▸ **Supplied information**:
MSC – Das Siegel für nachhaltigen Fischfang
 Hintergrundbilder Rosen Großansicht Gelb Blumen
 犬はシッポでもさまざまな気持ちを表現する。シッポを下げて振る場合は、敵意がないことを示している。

▸ **Work order**: Your task is to reproduce the entire listing exactly as it appears.

▸ **Exercise result**:
MSC – Das Siegel für nachhaltigen Fischfang
 Hintergrundbilder Rosen Großansicht Gelb Blumen
 犬はシッポでもさまざまな気持ちを表現する。シッポを下げて振る場合は、敵意がないことを示している。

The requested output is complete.